On 06/02/2012 23:58, Richard O'Keefe wrote:
On 4/02/2012, at 12:13 AM, Gábor Lehel wrote:
All of this said, record.field is still the most readable, intuitive,
and familiar syntax for selecting a field from a record that I know
of.
Having learned COBOL and Algol 68 before Haskell was dreamed of,
I regard

        field OF record
COBOL in particular isn't a well-known exemplar of readability. It's widely seen as a bad joke. I have used COBOL myself, and largely agree with that, with the proviso that I used COBOL a long time ago and have repressed most of the details.

Redundancy can be important for readability, but you can have too much of anything, and in COBOL the level of redundancy is most kindly described as "cluttered with excessive verbosity".

To be fair, "field OF record" isn't bad in that sense. However, it would defeat the purpose of TDNR - the record isn't first, and therefore cannot be used (given a left-to-right typing direction) as a context to offer member name suggestions.

Also, even when I used COBOL (late eightees, early nineties) I'm pretty sure it supported "record.field". I don't remember using it, but then I don't remember using "OF" either - a side effect of loading one record at a time into working storage and effectively having a separate variable for each field. Anyway, assuming I'm not suffering from worse-than-usual memory, COBOL accepted this common convention.

On the more general point of choosing an alternative operator, I agree to a point, but familiarity does count for something. Others will point out that Haskell dares to be different, but it's possible to be too daring and too different. Being different for the sake of being different is for those teenagers who go on about being "random" and whatever else they go on about these days. The success of languages like Java, C# and C++ is based on familiarity.

I think Haskell should dare to be different when there's a point to that - where necessary based on a principle. We have type classes rather than OOP classes for a principled reason. We have the IO monad rather than effectful functions for a principled reason.

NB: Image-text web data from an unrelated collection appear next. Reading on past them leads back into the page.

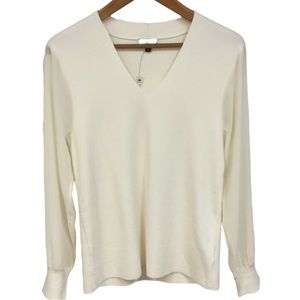 TALBOTS sz Medium Petite Sweater Blouse V Neck Sheer Sleeves Cream NWT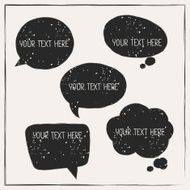 Set of abstract retro grunge speech bubbles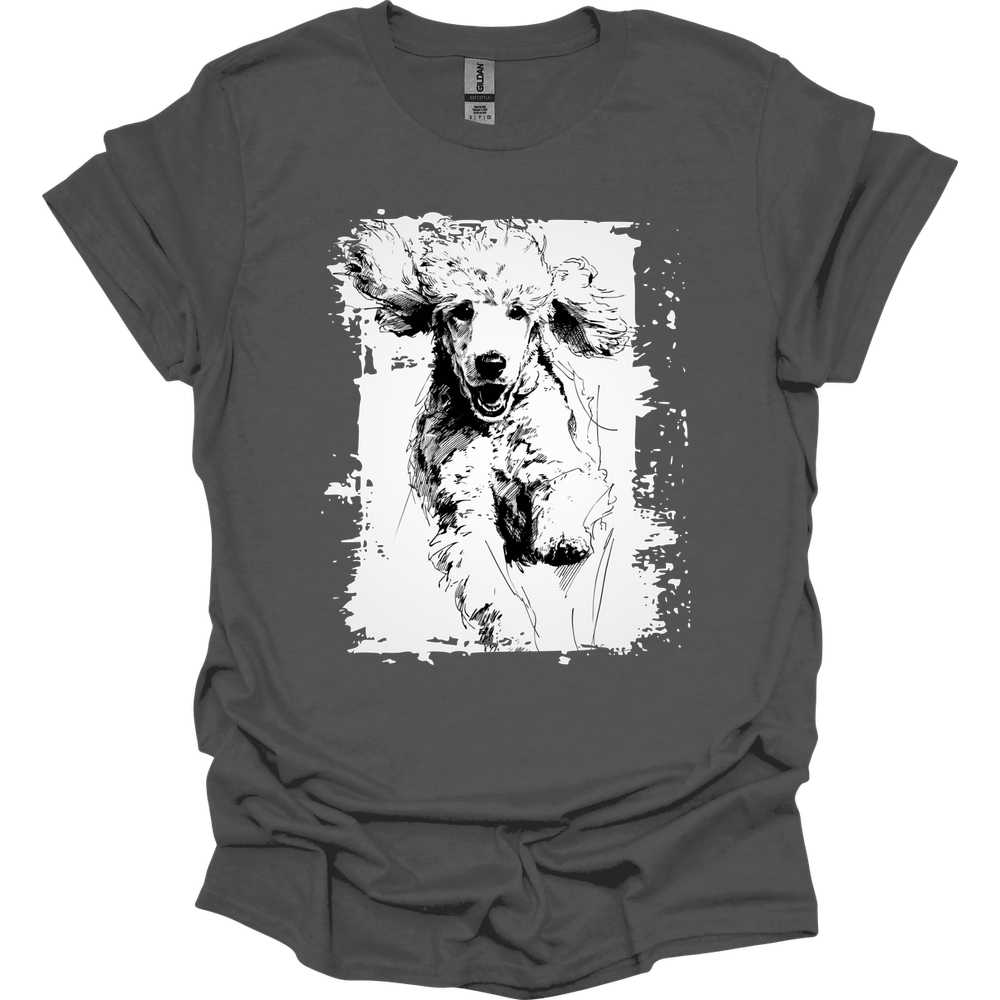 Poodle - Running Dog T-Shirt - Charcoal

If we don't have traditional field-selection for a principled reason, I think that principle is a very weak one. If names can be scoped to modules, to case expressions, to let expressions etc, why not to records? Of course there's a difference, but IMO it's not an important one.

If we are going
to let compatibility with Pascal or C or the like be our guide to
readability and intuition, when are we going to switch from "!" and
"!!" for indexing to _[_]?
So far as I can see, there are two likely principles behind this choice in Haskell - one weak and one quite strong. One is that we don't have expressions with syntactic forms other than prefix functions and infix binary operators, except for a few built-in constructs (case, let, ...) which aren't functions. There are no special functions with special parsing. I view this as a weak principle - not important to the paradigm.

OOP languages have supported built-in translations from special notations to functions/methods for a long time. It's a familiar and practical approach to, e.g., allowing programmers to define the semantics of indexing on a new container type.

There is, however, the issue of overloaded notation and a possible conflict with currying.

Python already uses [] for lists (and list comprehensions) as well as for indexing. However, Pythons syntax and semantics differ from Haskells in many ways. In particular, Python doesn't do currying. The difference between currying in a list parameter and indexing a collection would be much less clear in Haskell if it supported [] for indexing, probably damaging readability and possibly (I haven't checked) causing ambiguity that even the compiler couldn't resolve.

In this case again, perhaps Haskell is different for a principled reason - choosing to support currying means that either lists or indexing need a different syntax. IIRC, ML also "dares to be different" WRT indexing - maybe because it too supports currying.